'''
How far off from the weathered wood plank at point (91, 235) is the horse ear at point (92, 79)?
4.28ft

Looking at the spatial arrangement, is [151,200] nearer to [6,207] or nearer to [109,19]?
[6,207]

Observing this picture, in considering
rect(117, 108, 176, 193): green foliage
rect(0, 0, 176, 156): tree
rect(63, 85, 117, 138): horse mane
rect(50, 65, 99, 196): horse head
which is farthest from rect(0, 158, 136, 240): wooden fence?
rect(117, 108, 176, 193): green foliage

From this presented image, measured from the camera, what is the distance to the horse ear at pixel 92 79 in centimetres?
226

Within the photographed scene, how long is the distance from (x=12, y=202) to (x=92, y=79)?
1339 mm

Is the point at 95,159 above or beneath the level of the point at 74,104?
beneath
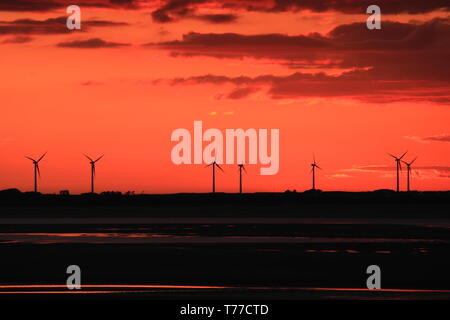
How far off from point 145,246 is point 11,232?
1037 inches

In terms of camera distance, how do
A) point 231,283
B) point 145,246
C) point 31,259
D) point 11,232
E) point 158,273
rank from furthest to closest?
point 11,232 → point 145,246 → point 31,259 → point 158,273 → point 231,283

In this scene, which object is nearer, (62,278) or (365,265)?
(62,278)

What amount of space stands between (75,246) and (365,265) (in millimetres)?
22766

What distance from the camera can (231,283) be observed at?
148ft

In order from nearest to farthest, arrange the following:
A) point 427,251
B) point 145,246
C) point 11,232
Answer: point 427,251 → point 145,246 → point 11,232
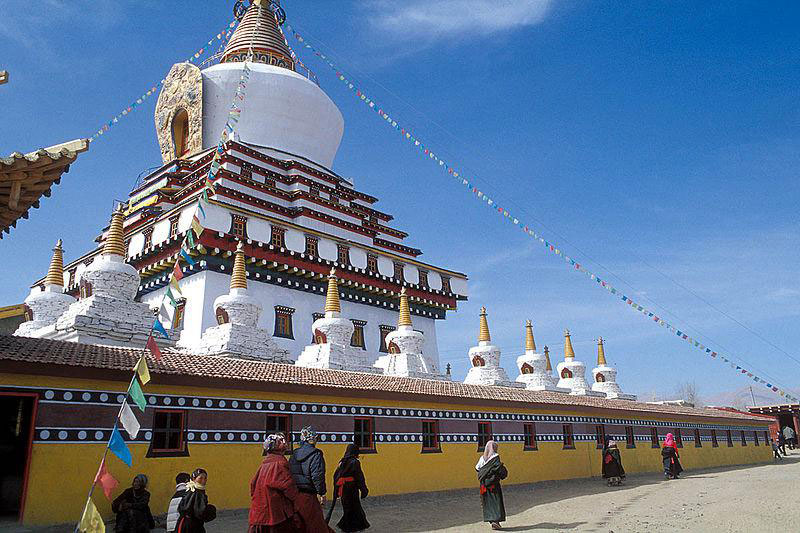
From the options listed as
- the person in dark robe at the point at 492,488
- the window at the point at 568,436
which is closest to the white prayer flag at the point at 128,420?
the person in dark robe at the point at 492,488

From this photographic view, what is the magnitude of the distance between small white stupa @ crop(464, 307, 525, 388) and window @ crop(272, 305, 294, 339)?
296 inches

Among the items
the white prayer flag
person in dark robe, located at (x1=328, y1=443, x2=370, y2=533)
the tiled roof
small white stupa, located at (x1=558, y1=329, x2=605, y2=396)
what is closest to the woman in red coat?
the white prayer flag

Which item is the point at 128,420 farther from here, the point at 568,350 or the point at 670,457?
the point at 568,350

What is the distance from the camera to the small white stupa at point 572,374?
91.3 ft

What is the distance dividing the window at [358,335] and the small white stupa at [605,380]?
12572 mm

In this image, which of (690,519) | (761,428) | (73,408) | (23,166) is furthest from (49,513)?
(761,428)

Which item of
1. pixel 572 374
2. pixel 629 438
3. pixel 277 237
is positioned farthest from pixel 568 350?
pixel 277 237

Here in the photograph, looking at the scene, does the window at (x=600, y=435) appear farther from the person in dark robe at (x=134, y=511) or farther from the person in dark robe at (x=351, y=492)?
the person in dark robe at (x=134, y=511)

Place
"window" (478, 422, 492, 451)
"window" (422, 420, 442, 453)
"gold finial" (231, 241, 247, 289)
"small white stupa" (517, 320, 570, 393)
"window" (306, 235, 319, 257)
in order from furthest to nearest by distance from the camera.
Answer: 1. "small white stupa" (517, 320, 570, 393)
2. "window" (306, 235, 319, 257)
3. "gold finial" (231, 241, 247, 289)
4. "window" (478, 422, 492, 451)
5. "window" (422, 420, 442, 453)

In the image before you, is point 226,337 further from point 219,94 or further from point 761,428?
point 761,428

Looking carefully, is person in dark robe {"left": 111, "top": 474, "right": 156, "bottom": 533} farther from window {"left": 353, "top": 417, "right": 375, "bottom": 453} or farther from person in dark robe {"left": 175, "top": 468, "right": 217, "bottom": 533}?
window {"left": 353, "top": 417, "right": 375, "bottom": 453}

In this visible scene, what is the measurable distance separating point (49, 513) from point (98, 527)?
2.76 m

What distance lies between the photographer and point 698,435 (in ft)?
82.9

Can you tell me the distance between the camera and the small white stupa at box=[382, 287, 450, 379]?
790 inches
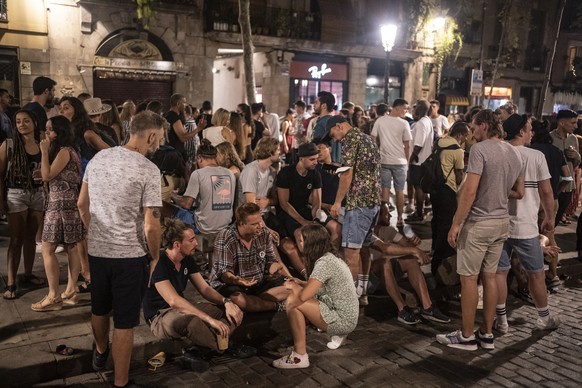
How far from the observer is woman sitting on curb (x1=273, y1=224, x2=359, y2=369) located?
4625 mm

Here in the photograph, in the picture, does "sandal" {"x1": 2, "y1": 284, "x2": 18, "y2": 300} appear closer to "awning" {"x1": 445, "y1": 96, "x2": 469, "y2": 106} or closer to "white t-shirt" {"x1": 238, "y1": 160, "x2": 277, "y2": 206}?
"white t-shirt" {"x1": 238, "y1": 160, "x2": 277, "y2": 206}

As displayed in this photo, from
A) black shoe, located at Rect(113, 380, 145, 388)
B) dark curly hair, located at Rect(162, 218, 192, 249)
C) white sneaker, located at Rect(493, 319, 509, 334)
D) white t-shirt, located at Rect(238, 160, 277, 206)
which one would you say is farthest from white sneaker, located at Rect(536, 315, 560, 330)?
black shoe, located at Rect(113, 380, 145, 388)

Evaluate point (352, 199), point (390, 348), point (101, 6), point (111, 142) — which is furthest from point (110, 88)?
point (390, 348)

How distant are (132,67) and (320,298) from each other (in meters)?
15.8

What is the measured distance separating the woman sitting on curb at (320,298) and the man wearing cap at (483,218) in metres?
1.11

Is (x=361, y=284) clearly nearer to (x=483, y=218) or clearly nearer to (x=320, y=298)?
(x=320, y=298)

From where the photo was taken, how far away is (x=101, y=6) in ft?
58.7

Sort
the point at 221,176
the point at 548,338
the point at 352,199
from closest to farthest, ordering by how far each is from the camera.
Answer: the point at 548,338 → the point at 352,199 → the point at 221,176

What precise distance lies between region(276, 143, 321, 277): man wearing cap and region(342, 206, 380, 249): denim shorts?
61cm

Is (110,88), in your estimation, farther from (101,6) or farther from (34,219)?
(34,219)

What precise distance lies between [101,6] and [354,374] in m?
16.9

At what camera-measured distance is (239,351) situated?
16.1 ft

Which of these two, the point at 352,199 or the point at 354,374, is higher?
the point at 352,199

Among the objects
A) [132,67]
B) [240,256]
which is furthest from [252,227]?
[132,67]
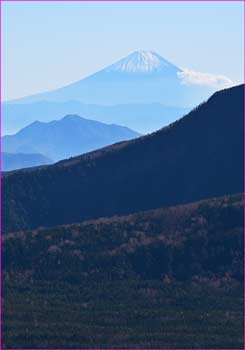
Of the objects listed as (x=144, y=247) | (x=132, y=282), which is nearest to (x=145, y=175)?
(x=144, y=247)

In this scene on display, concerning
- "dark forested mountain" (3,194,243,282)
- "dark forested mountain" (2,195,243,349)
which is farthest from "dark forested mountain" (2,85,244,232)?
"dark forested mountain" (2,195,243,349)

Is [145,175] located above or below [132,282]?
above

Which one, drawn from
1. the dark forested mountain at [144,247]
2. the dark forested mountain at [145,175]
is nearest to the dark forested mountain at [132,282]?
the dark forested mountain at [144,247]

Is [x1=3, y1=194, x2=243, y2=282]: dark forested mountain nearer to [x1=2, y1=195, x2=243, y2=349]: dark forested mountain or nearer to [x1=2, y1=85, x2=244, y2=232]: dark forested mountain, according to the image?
[x1=2, y1=195, x2=243, y2=349]: dark forested mountain

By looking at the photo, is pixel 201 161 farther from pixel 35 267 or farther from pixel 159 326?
pixel 159 326

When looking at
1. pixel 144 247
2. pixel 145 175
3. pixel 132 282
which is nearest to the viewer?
pixel 132 282

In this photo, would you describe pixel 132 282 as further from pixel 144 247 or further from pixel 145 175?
pixel 145 175

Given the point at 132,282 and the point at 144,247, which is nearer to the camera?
the point at 132,282

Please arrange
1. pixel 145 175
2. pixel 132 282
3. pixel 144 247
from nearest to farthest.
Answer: pixel 132 282 < pixel 144 247 < pixel 145 175

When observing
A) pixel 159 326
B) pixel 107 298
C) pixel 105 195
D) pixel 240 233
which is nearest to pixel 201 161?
pixel 105 195
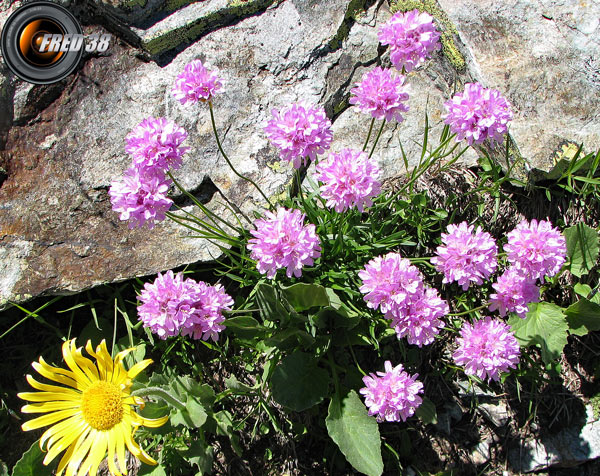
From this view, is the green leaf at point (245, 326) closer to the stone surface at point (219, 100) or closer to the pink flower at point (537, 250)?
the stone surface at point (219, 100)

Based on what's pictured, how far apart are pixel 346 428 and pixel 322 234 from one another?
1.28 m

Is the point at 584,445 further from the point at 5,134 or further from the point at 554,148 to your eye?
the point at 5,134

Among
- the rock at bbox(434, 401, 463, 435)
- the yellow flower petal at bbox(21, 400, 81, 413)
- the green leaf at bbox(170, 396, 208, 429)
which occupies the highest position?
the yellow flower petal at bbox(21, 400, 81, 413)

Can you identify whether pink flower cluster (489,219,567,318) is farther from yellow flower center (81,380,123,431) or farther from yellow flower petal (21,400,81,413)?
yellow flower petal (21,400,81,413)

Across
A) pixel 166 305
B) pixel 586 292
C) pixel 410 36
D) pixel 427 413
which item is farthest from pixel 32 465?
pixel 586 292

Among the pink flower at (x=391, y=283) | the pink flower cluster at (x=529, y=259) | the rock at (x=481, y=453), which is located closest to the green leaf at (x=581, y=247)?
the pink flower cluster at (x=529, y=259)

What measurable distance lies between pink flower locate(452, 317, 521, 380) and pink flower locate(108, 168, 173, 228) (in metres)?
1.90

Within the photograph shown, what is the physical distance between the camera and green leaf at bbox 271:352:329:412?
3355 millimetres

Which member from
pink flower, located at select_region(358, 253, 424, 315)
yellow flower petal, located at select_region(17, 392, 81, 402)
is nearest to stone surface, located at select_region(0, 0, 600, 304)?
yellow flower petal, located at select_region(17, 392, 81, 402)

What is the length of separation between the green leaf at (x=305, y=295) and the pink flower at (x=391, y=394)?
544 mm

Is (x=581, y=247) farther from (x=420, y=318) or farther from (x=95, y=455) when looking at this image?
(x=95, y=455)

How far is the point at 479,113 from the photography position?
2.94m

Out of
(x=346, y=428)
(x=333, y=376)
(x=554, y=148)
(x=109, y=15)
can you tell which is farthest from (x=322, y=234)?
(x=109, y=15)

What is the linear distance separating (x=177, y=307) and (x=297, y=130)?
45.8 inches
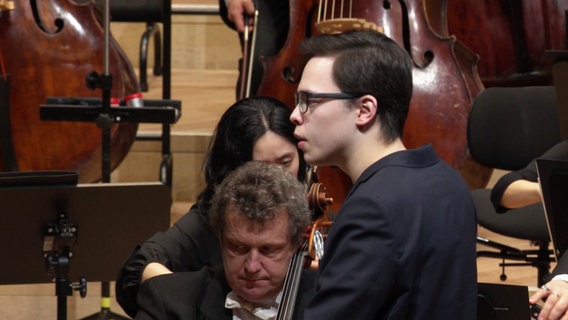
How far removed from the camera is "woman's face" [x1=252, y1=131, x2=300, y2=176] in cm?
282

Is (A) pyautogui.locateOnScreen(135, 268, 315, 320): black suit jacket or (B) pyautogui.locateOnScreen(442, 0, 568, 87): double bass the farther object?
(B) pyautogui.locateOnScreen(442, 0, 568, 87): double bass

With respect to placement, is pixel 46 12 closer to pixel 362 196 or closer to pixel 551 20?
pixel 551 20

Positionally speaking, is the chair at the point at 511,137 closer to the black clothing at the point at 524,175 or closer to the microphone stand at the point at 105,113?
the black clothing at the point at 524,175

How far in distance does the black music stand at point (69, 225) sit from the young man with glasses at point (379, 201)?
1093 millimetres

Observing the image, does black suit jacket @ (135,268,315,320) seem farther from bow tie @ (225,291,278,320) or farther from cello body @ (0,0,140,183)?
cello body @ (0,0,140,183)

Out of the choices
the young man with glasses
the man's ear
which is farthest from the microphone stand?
the man's ear

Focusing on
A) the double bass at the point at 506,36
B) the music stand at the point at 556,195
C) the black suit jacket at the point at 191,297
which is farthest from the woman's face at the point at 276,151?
the double bass at the point at 506,36

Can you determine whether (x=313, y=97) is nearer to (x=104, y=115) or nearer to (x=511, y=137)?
(x=104, y=115)

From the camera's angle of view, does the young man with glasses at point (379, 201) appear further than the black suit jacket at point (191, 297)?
No

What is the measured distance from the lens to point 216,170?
2.88 m

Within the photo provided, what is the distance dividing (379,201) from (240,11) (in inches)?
92.9

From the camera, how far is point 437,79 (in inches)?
141

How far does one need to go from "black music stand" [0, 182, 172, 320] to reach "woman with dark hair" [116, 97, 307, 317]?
10 centimetres

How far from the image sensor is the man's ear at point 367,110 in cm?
174
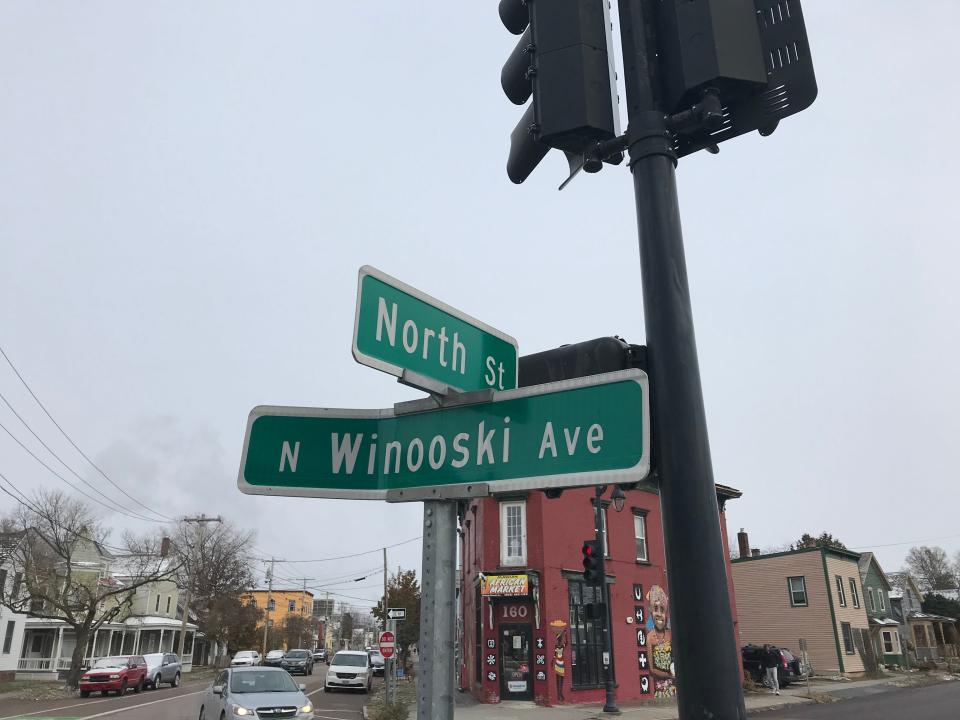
'''
**STATED PROBLEM:**
Copy the records from the beginning up to and including the line with "Answer: point 427,251", replacing "horse ear" with "horse's ear" and changing nothing else. Leave the pictures out.

**IN RESPONSE:**
How far off from the weathered wood plank at point (91, 235) is the horse's ear at point (92, 79)?
4.28ft

Looking at the spatial arrangement, is [151,200] nearer to [6,207] or nearer to [109,19]?
[6,207]

Observing this picture, in considering
rect(117, 108, 176, 193): green foliage
rect(0, 0, 176, 156): tree
rect(63, 85, 117, 138): horse mane
rect(50, 65, 99, 196): horse head
which is farthest from rect(0, 158, 136, 240): wooden fence?
rect(117, 108, 176, 193): green foliage

From this presented image, measured from the camera, what is the distance to the horse's ear at pixel 92 79 in centimetres?
226

Within the photographed scene, how long is the distance from (x=12, y=202) to (x=92, y=79)?
1339 mm

Is the point at 95,159 above or beneath the level of the point at 74,104?
beneath
How far off from point 145,246 is point 11,232?
1037 inches

In terms of camera distance, how do
A) point 231,283
B) point 145,246
C) point 31,259
D) point 11,232
E) point 158,273
rank from furthest to closest?
point 11,232 → point 145,246 → point 31,259 → point 158,273 → point 231,283

In this scene, which object is nearer, (62,278) or (365,265)?
(62,278)

What amount of space stands between (75,246) and (365,265) (in millimetres)?
22766

What distance from the camera can (231,283) be observed at?
148ft

In order from nearest to farthest, arrange the following:
A) point 427,251
B) point 145,246
C) point 11,232
Answer: point 427,251 → point 145,246 → point 11,232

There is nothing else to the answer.